Nor is it advice Floridians or anyone should follow from the governor of a state with a covid death rate of 111.7 per 100,000 residents, 18th highest in the nation, according to the CDC. For comparison, Washington state’s covid death rate stands at 61.5 deaths per 100,000, sixth lowest in the U.S. As well, DeSantis’ advice may have more to do with seeking attention and donations for his ailing campaign for the Republican presidential nomination than the well-being of his state’s residents or fellow Americans.
Is there legitimate concern regarding who should get a booster shot? The 14-member CDC panel voted 13-1 to make its recommendation, a convincing tally. But the lone dissenter, a pediatrics professor at The Ohio State University, voted against the recommendation over concerns that the new booster hadn’t been tested enough, particularly with children.

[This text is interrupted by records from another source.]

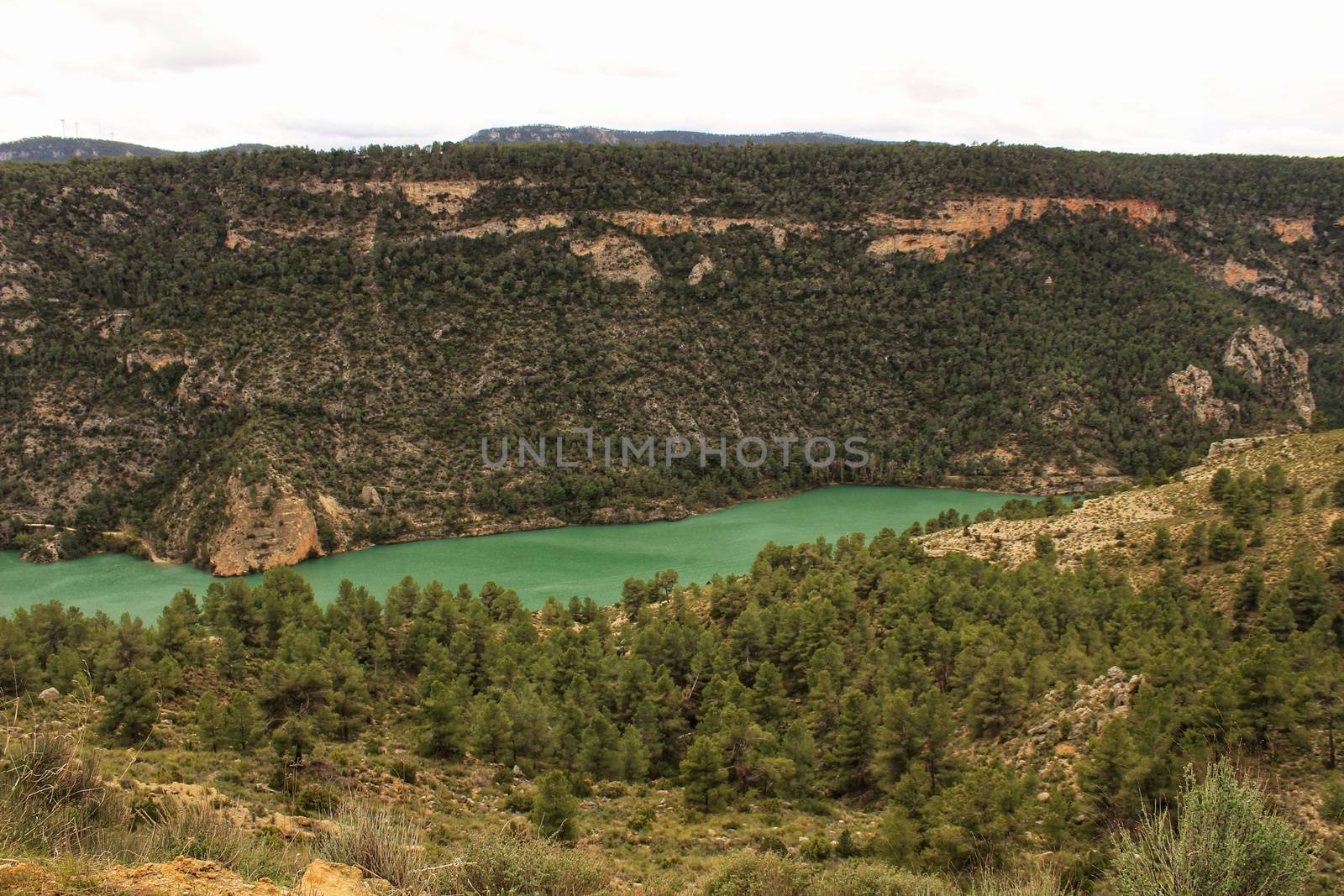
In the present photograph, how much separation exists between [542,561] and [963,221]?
54.6 meters

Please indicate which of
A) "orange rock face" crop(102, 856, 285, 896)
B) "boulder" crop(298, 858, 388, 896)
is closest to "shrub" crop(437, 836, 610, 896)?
"boulder" crop(298, 858, 388, 896)

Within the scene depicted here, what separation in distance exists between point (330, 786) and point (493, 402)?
2206 inches

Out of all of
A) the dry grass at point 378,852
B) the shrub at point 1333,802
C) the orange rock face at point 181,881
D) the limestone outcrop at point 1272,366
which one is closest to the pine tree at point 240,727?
the dry grass at point 378,852

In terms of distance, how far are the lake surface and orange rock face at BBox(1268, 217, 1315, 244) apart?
4627 centimetres

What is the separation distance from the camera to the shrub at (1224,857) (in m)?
12.5

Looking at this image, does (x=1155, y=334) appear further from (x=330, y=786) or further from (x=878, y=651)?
(x=330, y=786)

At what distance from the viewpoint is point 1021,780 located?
2048 cm

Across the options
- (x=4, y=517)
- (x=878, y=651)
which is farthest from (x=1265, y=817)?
(x=4, y=517)

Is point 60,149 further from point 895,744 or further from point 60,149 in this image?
point 895,744

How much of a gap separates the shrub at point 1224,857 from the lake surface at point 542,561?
41.6 metres

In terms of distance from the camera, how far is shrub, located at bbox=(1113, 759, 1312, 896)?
1254 cm

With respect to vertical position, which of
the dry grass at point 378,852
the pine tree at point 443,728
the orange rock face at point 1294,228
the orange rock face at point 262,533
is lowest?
the orange rock face at point 262,533

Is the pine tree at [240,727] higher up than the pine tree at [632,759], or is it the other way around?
the pine tree at [240,727]

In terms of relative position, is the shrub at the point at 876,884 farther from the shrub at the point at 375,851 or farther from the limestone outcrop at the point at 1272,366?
the limestone outcrop at the point at 1272,366
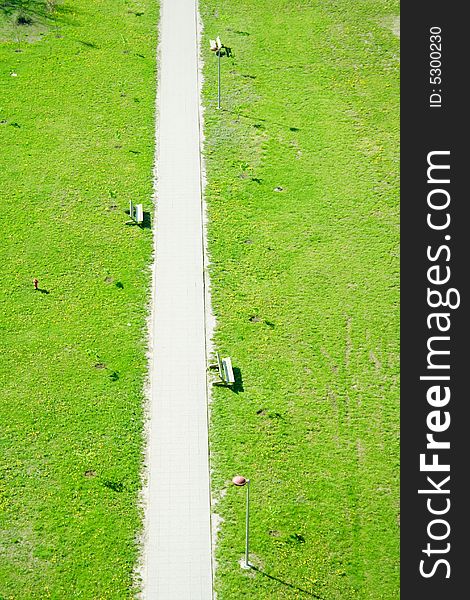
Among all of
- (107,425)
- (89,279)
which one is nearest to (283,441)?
(107,425)

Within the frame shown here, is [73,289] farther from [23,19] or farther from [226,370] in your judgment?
[23,19]

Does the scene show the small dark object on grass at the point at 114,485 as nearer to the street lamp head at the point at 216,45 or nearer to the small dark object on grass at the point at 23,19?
the street lamp head at the point at 216,45

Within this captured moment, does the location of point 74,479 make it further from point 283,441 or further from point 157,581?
point 283,441

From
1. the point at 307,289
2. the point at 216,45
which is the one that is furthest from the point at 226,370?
the point at 216,45

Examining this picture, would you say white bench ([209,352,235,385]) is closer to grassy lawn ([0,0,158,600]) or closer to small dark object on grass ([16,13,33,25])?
grassy lawn ([0,0,158,600])

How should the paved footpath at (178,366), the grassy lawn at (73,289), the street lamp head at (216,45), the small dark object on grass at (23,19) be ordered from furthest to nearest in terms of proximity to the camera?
the small dark object on grass at (23,19)
the street lamp head at (216,45)
the grassy lawn at (73,289)
the paved footpath at (178,366)

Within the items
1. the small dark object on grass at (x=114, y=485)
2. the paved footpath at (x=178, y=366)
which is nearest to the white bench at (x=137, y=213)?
the paved footpath at (x=178, y=366)
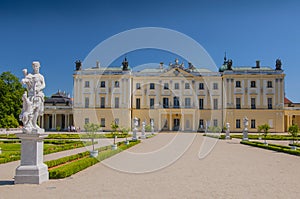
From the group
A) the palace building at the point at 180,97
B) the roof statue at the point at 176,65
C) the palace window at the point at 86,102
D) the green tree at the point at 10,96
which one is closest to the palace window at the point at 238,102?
the palace building at the point at 180,97

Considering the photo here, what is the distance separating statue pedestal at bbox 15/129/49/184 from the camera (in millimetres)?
7117

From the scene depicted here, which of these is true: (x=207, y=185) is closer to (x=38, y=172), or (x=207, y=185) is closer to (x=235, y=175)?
(x=235, y=175)

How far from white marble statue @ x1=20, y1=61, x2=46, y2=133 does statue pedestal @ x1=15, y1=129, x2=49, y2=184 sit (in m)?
0.17

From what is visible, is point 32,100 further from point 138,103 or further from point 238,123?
point 238,123

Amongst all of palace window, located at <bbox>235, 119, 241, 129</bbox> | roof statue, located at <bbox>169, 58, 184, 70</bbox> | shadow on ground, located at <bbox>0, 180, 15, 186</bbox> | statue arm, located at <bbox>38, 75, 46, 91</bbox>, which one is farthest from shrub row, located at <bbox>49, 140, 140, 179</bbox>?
roof statue, located at <bbox>169, 58, 184, 70</bbox>

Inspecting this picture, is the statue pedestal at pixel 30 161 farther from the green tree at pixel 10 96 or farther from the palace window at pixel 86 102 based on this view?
the palace window at pixel 86 102

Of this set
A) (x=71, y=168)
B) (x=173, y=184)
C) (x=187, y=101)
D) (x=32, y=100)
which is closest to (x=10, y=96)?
(x=187, y=101)

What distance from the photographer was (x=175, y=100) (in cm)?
4391

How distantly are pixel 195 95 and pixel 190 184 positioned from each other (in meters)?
36.8

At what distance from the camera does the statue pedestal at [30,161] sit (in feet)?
23.4

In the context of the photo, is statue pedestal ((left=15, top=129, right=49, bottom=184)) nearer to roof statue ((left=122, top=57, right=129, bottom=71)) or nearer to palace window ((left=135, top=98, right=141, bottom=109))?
palace window ((left=135, top=98, right=141, bottom=109))

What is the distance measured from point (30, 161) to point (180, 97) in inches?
1464

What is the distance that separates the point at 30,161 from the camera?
7.19 metres

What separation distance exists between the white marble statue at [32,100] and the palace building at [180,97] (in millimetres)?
Answer: 34896
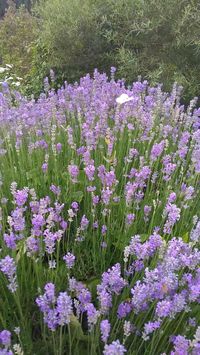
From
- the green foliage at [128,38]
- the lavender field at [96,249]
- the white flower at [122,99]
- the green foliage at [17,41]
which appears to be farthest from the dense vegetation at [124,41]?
the green foliage at [17,41]

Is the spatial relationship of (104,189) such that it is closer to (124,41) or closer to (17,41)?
(124,41)

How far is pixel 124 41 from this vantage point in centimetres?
514

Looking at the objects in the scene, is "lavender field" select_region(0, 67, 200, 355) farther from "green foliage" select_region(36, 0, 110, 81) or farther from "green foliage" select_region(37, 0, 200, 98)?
"green foliage" select_region(36, 0, 110, 81)

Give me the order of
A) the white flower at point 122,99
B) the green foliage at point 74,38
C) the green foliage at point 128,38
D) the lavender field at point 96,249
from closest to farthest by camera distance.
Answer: the lavender field at point 96,249 → the white flower at point 122,99 → the green foliage at point 128,38 → the green foliage at point 74,38

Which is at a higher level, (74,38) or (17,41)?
(17,41)

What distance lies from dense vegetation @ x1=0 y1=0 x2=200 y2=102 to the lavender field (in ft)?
5.10

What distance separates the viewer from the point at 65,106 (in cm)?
346

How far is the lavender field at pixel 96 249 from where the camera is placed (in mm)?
1303

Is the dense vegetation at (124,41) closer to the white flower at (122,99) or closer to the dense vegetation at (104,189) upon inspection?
the dense vegetation at (104,189)

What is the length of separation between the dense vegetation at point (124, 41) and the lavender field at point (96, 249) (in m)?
1.55

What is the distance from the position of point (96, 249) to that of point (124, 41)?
3.69m

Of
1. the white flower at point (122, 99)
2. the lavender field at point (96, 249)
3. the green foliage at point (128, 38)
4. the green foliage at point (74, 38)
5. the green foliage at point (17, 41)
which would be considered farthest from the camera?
the green foliage at point (17, 41)

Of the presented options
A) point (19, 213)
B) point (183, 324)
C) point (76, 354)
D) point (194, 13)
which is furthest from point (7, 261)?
point (194, 13)

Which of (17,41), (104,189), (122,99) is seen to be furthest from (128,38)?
(17,41)
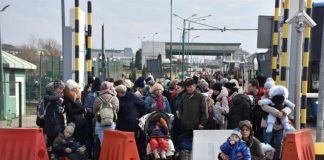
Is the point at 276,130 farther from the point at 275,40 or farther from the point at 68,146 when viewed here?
the point at 68,146

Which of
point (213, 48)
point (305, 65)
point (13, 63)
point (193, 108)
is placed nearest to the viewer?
point (193, 108)

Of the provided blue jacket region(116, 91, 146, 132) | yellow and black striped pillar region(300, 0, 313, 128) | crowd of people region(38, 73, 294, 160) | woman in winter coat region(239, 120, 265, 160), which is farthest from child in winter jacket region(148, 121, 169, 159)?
yellow and black striped pillar region(300, 0, 313, 128)

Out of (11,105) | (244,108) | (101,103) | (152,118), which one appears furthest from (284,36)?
(11,105)

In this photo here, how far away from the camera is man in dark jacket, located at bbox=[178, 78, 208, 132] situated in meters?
9.38

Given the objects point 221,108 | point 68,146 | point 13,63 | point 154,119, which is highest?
point 13,63

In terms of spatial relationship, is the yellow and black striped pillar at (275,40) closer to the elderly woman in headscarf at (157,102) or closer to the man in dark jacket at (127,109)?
the elderly woman in headscarf at (157,102)

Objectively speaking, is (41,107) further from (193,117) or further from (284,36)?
(284,36)

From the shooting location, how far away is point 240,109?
9.62m

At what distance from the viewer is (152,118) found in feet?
30.3

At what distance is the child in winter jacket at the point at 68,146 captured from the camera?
28.3 feet

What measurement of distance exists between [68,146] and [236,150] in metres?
3.21

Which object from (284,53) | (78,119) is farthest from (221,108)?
(78,119)

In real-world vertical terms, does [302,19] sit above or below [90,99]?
above

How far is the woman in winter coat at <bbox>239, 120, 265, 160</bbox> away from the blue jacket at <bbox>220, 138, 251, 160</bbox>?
0.26 metres
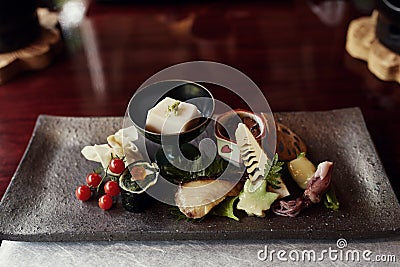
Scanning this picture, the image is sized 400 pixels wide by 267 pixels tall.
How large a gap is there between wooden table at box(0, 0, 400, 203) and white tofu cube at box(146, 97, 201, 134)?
38 cm

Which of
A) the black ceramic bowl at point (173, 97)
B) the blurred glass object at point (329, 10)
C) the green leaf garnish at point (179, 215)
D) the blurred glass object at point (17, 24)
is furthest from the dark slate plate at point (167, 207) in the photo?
the blurred glass object at point (329, 10)

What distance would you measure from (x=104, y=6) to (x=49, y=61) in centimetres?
44

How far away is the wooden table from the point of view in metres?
1.51

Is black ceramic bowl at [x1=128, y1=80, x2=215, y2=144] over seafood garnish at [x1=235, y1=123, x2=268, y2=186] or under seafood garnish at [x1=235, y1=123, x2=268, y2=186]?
over

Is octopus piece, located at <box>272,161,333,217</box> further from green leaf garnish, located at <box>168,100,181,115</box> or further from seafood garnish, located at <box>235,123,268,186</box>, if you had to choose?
green leaf garnish, located at <box>168,100,181,115</box>

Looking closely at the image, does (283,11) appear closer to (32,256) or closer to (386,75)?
(386,75)

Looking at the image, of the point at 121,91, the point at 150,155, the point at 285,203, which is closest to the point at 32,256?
the point at 150,155

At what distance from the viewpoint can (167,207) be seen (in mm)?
1148

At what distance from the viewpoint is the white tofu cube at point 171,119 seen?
3.72 ft

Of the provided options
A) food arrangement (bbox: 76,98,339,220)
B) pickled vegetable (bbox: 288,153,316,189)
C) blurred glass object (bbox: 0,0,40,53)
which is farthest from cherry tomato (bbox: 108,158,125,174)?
blurred glass object (bbox: 0,0,40,53)

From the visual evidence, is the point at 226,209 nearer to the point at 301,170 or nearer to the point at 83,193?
the point at 301,170

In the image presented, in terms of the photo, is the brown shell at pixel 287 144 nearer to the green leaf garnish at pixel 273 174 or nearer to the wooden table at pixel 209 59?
the green leaf garnish at pixel 273 174

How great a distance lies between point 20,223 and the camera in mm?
1129

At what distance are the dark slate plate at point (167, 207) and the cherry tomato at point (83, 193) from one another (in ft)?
0.04
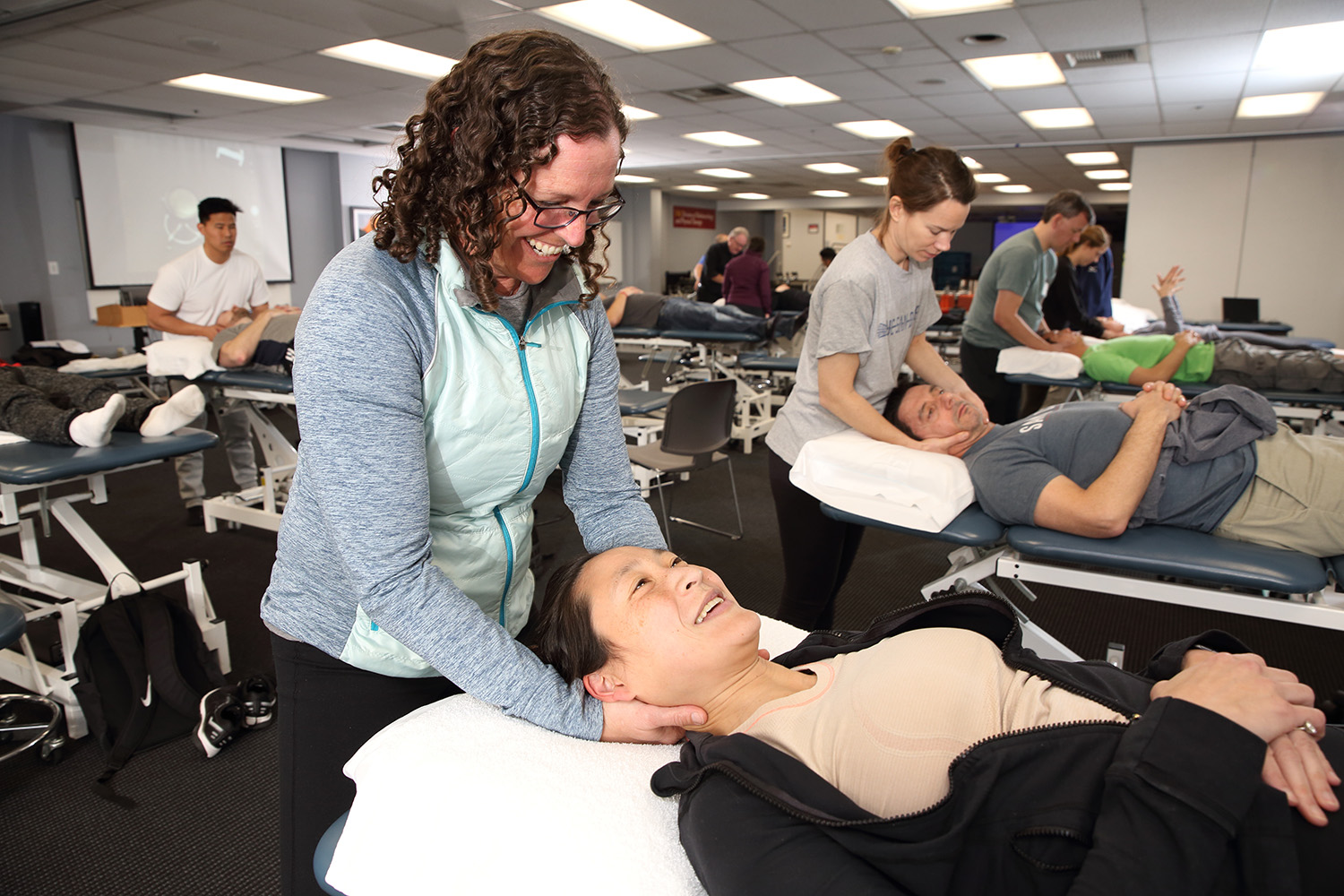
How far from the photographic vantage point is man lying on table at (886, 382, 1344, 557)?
165 cm

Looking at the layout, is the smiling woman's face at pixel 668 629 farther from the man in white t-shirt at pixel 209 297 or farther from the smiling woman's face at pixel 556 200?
the man in white t-shirt at pixel 209 297

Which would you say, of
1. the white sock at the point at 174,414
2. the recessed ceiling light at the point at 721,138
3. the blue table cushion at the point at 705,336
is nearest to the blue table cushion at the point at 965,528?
the white sock at the point at 174,414

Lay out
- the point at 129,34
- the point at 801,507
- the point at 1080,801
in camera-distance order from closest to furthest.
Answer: the point at 1080,801 < the point at 801,507 < the point at 129,34

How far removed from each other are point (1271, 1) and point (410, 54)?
16.3 feet

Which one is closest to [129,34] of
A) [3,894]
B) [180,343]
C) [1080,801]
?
[180,343]

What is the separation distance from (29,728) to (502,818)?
1947 mm

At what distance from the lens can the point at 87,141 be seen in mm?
7613

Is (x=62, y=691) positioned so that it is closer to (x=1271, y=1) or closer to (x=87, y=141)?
(x=1271, y=1)

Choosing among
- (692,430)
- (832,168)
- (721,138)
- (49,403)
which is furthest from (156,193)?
(832,168)

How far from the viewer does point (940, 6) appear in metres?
4.36

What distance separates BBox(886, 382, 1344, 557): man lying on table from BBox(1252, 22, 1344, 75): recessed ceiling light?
13.7 ft

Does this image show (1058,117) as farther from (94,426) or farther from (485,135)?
(485,135)

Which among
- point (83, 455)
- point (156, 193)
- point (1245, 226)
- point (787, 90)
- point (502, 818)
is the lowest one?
point (502, 818)

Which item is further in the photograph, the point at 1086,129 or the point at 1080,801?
the point at 1086,129
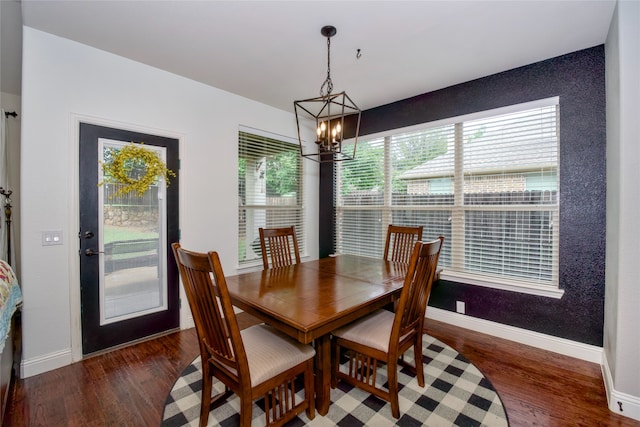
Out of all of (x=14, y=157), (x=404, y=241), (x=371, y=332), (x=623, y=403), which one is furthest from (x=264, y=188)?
(x=623, y=403)

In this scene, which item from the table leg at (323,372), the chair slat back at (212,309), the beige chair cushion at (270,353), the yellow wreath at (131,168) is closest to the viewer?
the chair slat back at (212,309)

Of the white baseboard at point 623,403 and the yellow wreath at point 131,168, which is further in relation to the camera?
the yellow wreath at point 131,168

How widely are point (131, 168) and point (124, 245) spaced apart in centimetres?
72

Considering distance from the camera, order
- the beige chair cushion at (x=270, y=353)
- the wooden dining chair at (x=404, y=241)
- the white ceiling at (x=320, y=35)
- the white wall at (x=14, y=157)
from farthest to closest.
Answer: the white wall at (x=14, y=157), the wooden dining chair at (x=404, y=241), the white ceiling at (x=320, y=35), the beige chair cushion at (x=270, y=353)

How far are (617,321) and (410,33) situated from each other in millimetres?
2468

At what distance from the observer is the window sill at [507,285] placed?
8.45 ft

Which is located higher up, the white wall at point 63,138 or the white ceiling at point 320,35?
the white ceiling at point 320,35

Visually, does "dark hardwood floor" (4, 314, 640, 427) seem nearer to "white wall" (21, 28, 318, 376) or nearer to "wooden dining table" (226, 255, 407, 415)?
"white wall" (21, 28, 318, 376)

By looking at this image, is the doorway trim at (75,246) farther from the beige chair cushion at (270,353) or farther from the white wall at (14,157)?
the beige chair cushion at (270,353)

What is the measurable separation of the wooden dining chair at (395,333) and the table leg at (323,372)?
20 centimetres

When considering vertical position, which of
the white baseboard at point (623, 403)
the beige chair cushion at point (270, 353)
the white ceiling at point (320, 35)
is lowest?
the white baseboard at point (623, 403)

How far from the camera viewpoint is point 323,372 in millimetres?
1745

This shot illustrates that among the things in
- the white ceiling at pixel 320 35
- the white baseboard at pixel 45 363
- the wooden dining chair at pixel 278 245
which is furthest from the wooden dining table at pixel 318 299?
the white ceiling at pixel 320 35

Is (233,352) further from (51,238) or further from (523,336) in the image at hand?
(523,336)
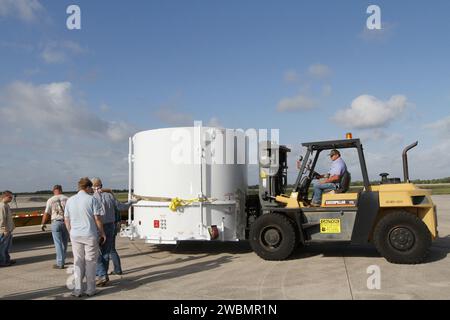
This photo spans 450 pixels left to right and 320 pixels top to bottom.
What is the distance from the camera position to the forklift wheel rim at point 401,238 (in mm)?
7340

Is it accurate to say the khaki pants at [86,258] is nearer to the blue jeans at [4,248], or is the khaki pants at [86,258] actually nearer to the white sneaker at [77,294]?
the white sneaker at [77,294]

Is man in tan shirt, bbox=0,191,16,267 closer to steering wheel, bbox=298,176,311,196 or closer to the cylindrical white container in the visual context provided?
the cylindrical white container

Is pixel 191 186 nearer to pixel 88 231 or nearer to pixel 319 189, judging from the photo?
pixel 319 189

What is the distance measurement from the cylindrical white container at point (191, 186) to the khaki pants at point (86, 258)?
288 cm

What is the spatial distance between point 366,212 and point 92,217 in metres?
5.02

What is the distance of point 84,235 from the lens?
576cm

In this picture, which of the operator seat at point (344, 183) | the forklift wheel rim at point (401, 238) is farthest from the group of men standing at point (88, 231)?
the forklift wheel rim at point (401, 238)

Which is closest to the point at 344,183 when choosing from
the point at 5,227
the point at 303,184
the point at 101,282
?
the point at 303,184

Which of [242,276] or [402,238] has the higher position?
[402,238]

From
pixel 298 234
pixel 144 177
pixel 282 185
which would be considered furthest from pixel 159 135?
pixel 298 234

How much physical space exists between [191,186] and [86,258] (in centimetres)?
326

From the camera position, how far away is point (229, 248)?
9.68 m
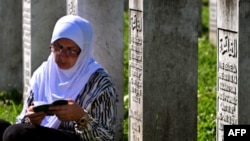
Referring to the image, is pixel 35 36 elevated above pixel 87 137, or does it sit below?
above

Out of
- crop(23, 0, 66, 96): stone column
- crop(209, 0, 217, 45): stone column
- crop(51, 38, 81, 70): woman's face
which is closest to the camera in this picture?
crop(51, 38, 81, 70): woman's face

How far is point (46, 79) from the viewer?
7.79 meters

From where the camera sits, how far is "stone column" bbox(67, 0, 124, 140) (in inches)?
365

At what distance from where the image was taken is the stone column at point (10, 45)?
484 inches

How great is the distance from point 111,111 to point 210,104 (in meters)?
3.75

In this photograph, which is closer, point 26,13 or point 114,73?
point 114,73

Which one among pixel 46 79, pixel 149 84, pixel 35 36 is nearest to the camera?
pixel 46 79

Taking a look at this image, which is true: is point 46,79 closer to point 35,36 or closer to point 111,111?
point 111,111

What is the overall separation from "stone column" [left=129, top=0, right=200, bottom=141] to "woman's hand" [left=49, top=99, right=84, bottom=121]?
3.65 ft

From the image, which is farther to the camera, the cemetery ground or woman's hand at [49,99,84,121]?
the cemetery ground

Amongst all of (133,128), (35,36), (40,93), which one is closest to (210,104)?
(35,36)

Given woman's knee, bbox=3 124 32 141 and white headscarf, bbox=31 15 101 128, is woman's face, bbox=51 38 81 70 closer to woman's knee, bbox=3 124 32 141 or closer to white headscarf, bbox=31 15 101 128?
white headscarf, bbox=31 15 101 128

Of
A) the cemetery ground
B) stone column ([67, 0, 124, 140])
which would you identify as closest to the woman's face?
stone column ([67, 0, 124, 140])

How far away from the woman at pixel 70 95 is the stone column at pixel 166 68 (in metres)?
0.68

Dr. Leana S. Wen, a public health professor at George Washington University and a columnist for the Washington Post, notes that greater than 96 percent of children have antibodies against the coronavirus through infection, vaccination or both, immunity that is probably sufficient to safeguard against the disease, she said.
But Wen also wrote that the general public can now view covid boosters in the same way they do annual flu shots, preventative measures that are especially important for older adults and those with additional health issues, but a safe step for anyone with concerns about covid. Wen’s opinion of the CDC booster recommendation was that it was overly broad, but still the right call.
Perhaps, then, this is a discussion that’s best left to you and your doctor.
At the same time, we can do without a repeat of exchanges hurled between community members over masks. People can use the same watchfulness for community rates of covid infections to decide where and when to wear a mask, and follow requests to wear them in situations where there’s reason for caution, such as indoor areas with close contact during periods when rates of infection are higher.
Bleating a sheeplike “baa” at someone wearing a mask is so 2020, but so are the disapproving comments to those not wearing masks when outdoors or when others can easily keep their distance when necessary.
Nobody wants a repeat of the covid pandemic; either in the infections, illness and deaths that were experienced or in the unnecessary derision over the public health response that we all endured.